Very well may be. But, something here now has Verizon's attention.
Verizon, AT&T win FCC auction,
Google wins open spectrum
(AFP) – Mar 20, 2008
SAN FRANCISCO (AFP) — US telecom giants Verizon Wireless and AT&T on Thursday took home the big prizes in a record-setting US wireless spectrum auction while Google got the open access it eagerly craves.
The 700 MHz band currently carries standard television broadcasts, and will be freed up when stations switch to all-digital broadcasting after February 17, 2009.
The spectrum is poised to become a conduit for high-speed telecommunications and Internet services delivered to mobile devices across the United States.
Carriers like the spectrum because signals travel long distances and penetrate buildings better than parts of the radio frequency spectrum they are now allowed to use.
Verizon bid 9.4 billion dollars for most of the licenses in the prime 700 MHz radio spectrum. AT&T won most of the regional licenses with bids totaling 6.6 billion dollars.
Meanwhile,
Google's top bid barely surpassed the 4.6-billion-dollar minimum requirement but the online search king won what it really wanted by making certain that spectrum owners can't block out Internet or telecom rivals.
"Although Google didn't pick up any spectrum licenses, the auction produced a major victory for American consumers," Google lawyers Richard Whitt and Joseph Faber said in a written response to an AFP inquiry.
"We congratulate the winners and look forward to a more open wireless world."
Google insisted the FCC make open-access a condition of sale in the coveted "C-block" of the spectrum before it signed on as a bidder.
By barely bidding more than the minimum, Google managed to pay nothing while ensuring that companies whose life blood is the Internet will be able to offer high-speed services to mobile devices on the spectrum.
"We don't necessarily have to have our own spectrum," Google co-founder Serge Brin said in an interview prior to the auction.
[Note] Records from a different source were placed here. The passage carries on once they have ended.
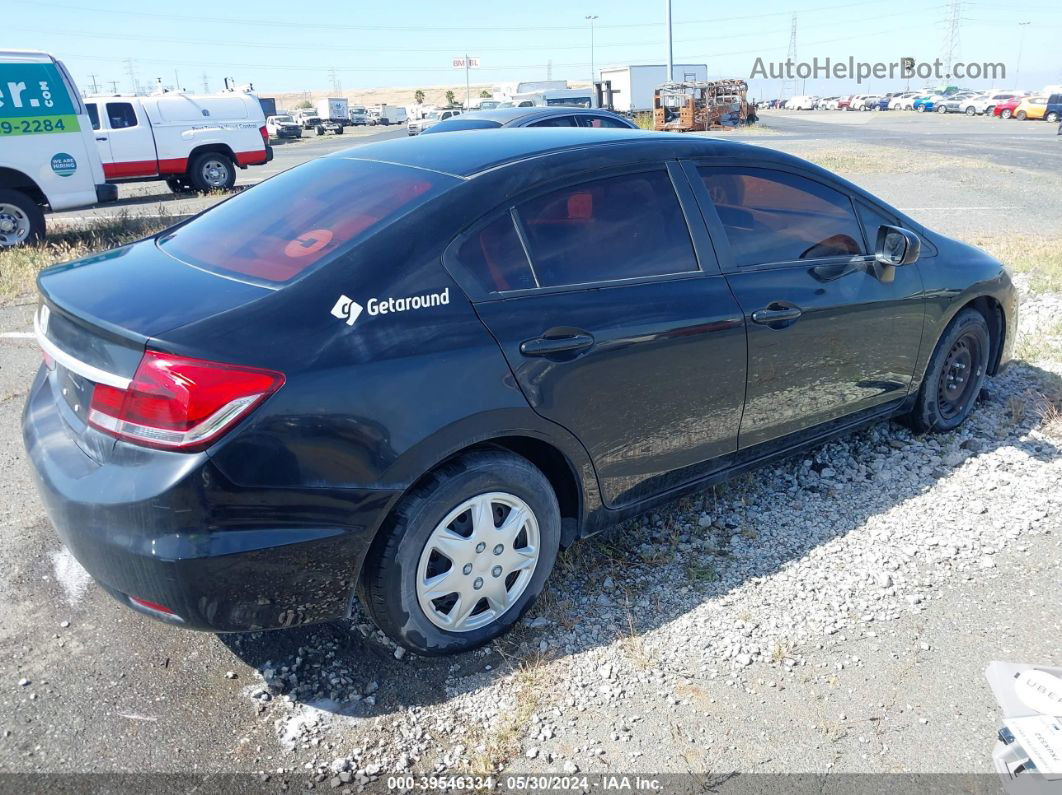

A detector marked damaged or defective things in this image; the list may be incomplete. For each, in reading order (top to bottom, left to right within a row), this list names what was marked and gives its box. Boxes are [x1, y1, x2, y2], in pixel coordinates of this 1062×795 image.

rusted metal structure [652, 79, 752, 132]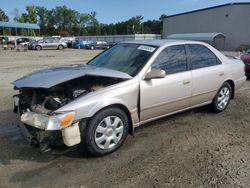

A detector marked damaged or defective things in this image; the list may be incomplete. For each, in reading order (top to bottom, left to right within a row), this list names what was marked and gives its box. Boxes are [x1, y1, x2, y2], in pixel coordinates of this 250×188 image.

crumpled front hood [13, 64, 132, 89]
damaged front bumper [20, 111, 82, 148]
front end damage [13, 72, 129, 150]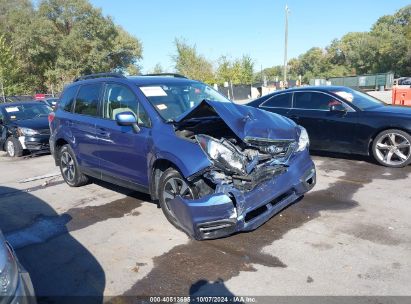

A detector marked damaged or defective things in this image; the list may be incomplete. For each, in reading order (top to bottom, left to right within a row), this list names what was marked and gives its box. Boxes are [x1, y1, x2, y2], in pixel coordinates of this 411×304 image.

crumpled hood [175, 101, 298, 141]
broken headlight [197, 135, 246, 175]
damaged front end [167, 100, 316, 240]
Google's aim was to make certain people can freely connect with the entire range of mobile telephone and Internet service providers via the spectrum, executives said.
"All they were after was open access," said analyst Rob Enderle of Enderle Group in Silicon Valley.
"Google didn't really want to buy spectrum. They got what they wanted and they got it on the cheap. It was a nice strategy well executed."
Before the auction,
Google chief executive Eric Schmidt assured reporters the California firm had no intentions to buy the spectrum, "build a network and put all these mobile devices out there."
"Wouldn't it be better if all these other companies do that and we just sit back and reap a benefit?" Schmidt said. "The auction is a tactic to an outcome and the outcome is end-user choice."
Verizon bought all the licenses in the C-block, except for Puerto Rico, for 4.7 billion dollars.
"We were successful in achieving the spectrum depth we need to continue to grow our business and data revenues ... and to continue to lead in data services and help us satisfy the next wave of services and consumer electronics devices," Verizon Wireless, which is owned by Verizon Communications and Vodafone Group, said in a statement.
The new rules mark a revolution in the US cellphone industry, where customers have largely been tied exclusively to their operators' handsets and applications.
"The locked nature of mobile phones really slows down innovation in the US market with respect to mobile" Brin said in the interview.
"In comparison, Europe is really quite ahead and typically doesn't have the phone locked to the network. We want to do as much as possible to make that happen."
The FCC raised a record 19.6 billion dollars in 261 rounds of bidding. There were 101 winners among 214 bidders.
"As a result of the auction, consumers whose devices use the C-block of spectrum soon will be able to use any wireless device they wish, and download to their devices any applications and content they wish," Whitt and Faber said.
"Consumers soon should begin enjoying new, Internet-like freedom to get the most out of their mobile phones and other wireless devices."
AT&T, the nation's largest telecom, won the bulk of the B-block licenses.
The D-block, which requires the buyer to work with authorities and set aside airwaves for public-safety and emergency uses, went unsold.